Part I: Data recovery programme
"User Unit" a pharmaceutical company
"Fault description"
IBM X3850 Server, 5 73G SAS hard Drive, where 4 pieces make up one RAID5, the other as a hot spare (hot-spare), 3rd disk is already offline, but the hot spare is not automatically activated rebuild (unexplained), after 2nd disk offline, RAID crashes.
Operating system for Linux Redhat 5.3, Application systems for the architecture of an Oracle OA, the data is important, time is very urgent. Because Oracle no longer provides follow-up support for this OA system, users require data recovery + operating system recovery as much as possible.
"Preliminary Examination conclusion"
Hot spares is completely not enabled, the hard disk has no obvious physical failure, no obvious synchronous performance.

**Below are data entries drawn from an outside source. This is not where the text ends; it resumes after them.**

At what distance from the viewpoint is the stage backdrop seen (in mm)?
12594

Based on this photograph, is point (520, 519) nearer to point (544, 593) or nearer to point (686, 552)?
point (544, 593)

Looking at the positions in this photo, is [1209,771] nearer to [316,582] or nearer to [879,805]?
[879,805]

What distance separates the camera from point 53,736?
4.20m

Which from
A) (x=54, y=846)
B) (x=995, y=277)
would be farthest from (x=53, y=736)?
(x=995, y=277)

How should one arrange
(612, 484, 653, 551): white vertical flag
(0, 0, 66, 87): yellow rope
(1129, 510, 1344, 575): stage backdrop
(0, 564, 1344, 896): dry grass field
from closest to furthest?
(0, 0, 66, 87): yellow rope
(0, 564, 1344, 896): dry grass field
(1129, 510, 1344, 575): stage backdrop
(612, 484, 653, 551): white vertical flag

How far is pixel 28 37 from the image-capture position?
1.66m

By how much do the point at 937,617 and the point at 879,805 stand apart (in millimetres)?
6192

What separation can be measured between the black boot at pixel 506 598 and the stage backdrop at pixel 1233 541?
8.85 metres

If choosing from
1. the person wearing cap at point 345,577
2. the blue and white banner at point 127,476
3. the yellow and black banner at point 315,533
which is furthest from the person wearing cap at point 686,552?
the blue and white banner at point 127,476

Data can usually be recovered
"Recovery Scenarios"
1, the protection of the original environment, shut down the server to ensure that the recovery process no longer open the server.
2, the failure of the hard drive marked serial number, to ensure that the slot can be fully recovered after the position.
3. Mount the failed hard drive to a read-only environment, complete mirroring for all failed hard drives (reference < How to complete a full mirrored backup of the disk >). After the backup is completed, the original failure disk is returned and the recovery operation is not related to the original failure disk until the data is confirmed.
4, the backup disk for RAID structure analysis, get its original RAID level, stripe rules, stripe size, calibration direction, meta area.
5, according to the raid information to build a set of virtual RAID5 environment.
6, the virtual disk and file system interpretation.
7, detect whether the virtual structure is correct, if not correct, repeat 4-7 process.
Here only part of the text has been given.